= Alcohol laws of South Carolina =

The alcohol laws of South Carolina are part of the state's history. Voters endorsed prohibition in 1892 but instead were given the "Dispensary System" of state-owned liquor stores. Currently, certain counties may enforce time restrictions for beer and wine sales in stores, although there are no dry counties in South Carolina.

==Prohibition==

Prohibition was a major issue in the state's history. Voters endorsed prohibition in 1892 but instead were given the Dispensary System of state-owned liquor stores. They soon became symbols of political corruption controlled by Ben Tillman's machine and were shut down in 1907. Today, the retail sale of liquor statewide is permitted from 9 a.m. until 7 p.m. Monday–Saturday, and Sunday sales are banned by state law. However, counties and cities may hold referendums to allow Sunday sales of beer and wine only.

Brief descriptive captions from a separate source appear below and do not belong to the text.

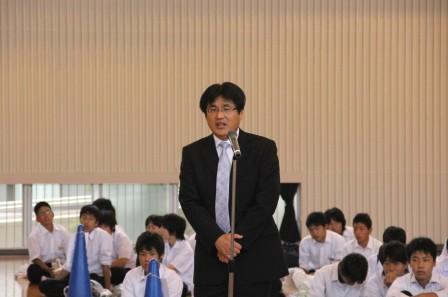 離村式は石田校長先生にご挨拶 ...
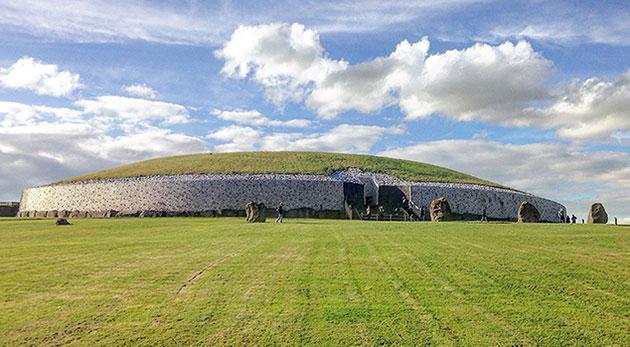 Das imposante Hügelgrab von Newgrange ist älter Stonehenge und die Pyramiden. Copyright: ucd.ie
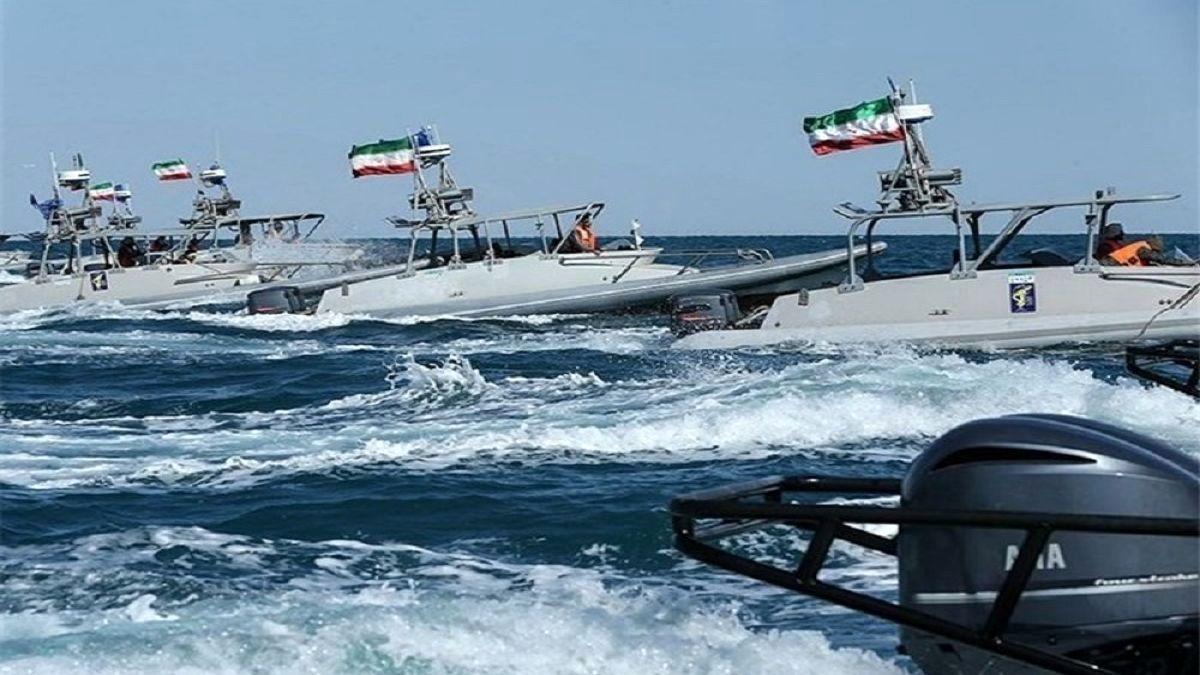 قایق های سپاه پاسداران مورد حمله آمریکا قرار گرفت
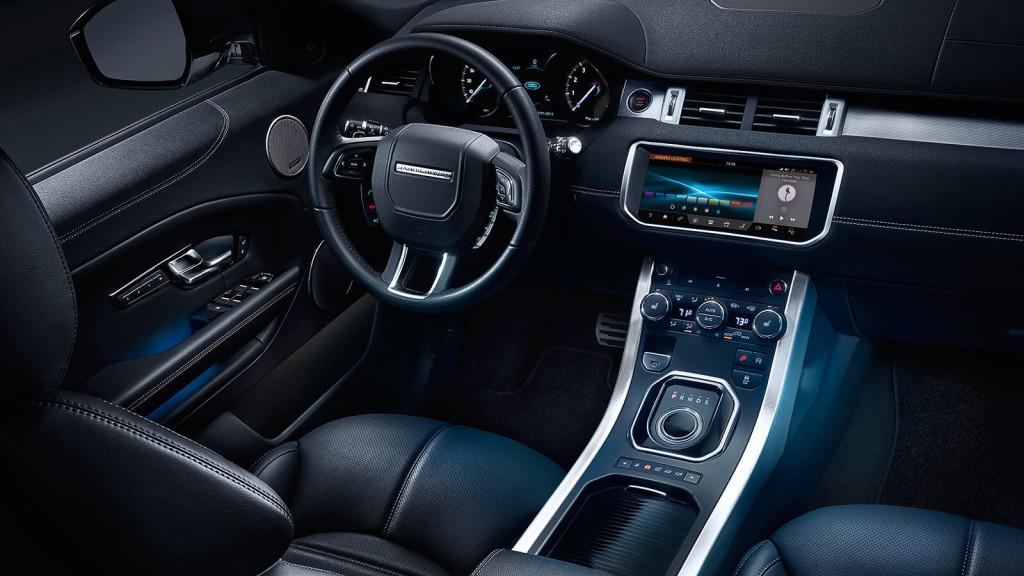 2017 Range Rover Evoque dash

Counties currently allowing Sunday beer and wine sales: Abbeville, Berkeley, Beaufort, Charleston, Darlington, Dorchester, Georgetown, Greenwood, Horry, McCormick, Newberry, Oconee, Richland (unincorporated areas only), and York. Lancaster and Lexington allow in cities with referendums. Cities and towns that have passed laws allowing Sunday beer and wine sales include Columbia, Spartanburg, Charleston, Greenville, Aiken, Rock Hill, Summerville, Santee, Daniel Island, Clemson, Hardeeville and Tega Cay.

==Varied stances==
While there are no dry counties in South Carolina, and retail liquor sales are uniform statewide, certain counties may enforce time restrictions for beer and wine sales in stores (e.g., no sales after 2 a.m. in Pickens County) while others do not (in-store beer and wine sales are allowed 24 hours a day, 7 days a week in Charleston). Columbia, the state's capital, second largest city, and the home of the University of South Carolina, took one of the more relaxed stances on alcohol sales in bars compared to other cities in the state. Many bars, especially those catering to younger crowds in the busy Five Points district, served alcohol until sunrise, and it was not unheard of for bars and clubs to serve alcohol until 7 or 8 a.m., although the legality of this practice is questionable. In 2011, however, Columbia City Council voted to force bars to close at 2 a.m., requiring a special permit to stay open further. Requirements for the permit involved having trained security staff and no events that violate "the public peace" (wet T-shirt contests, etc.). In Greenville city limits, it is illegal to serve alcohol after 2 a.m. at bars and restaurants.

==Minibottles==
Before 2006, South Carolina was infamous amongst tourists and residents alike for being the last state in the nation to require cocktails and liquor drinks to be mixed using minibottles, like those found on airplanes, instead of from free-pour bottles. The original logic behind this law was twofold: it made alcohol taxation simpler and allowed bar patrons to receive a standardized amount of alcohol in each drink. However, minibottles contain 1.75 oz (52 ml) of alcohol, approximately 30% more than the typical 1.2 oz (35 ml) found in free-pour drinks, with the obvious result of overly strong cocktails and inebriated bar customers. The law was changed in 2006 to allow both free-pour and minibottles in bars, and the vast majority of bars quickly eschewed minibottles in favor of free-pour.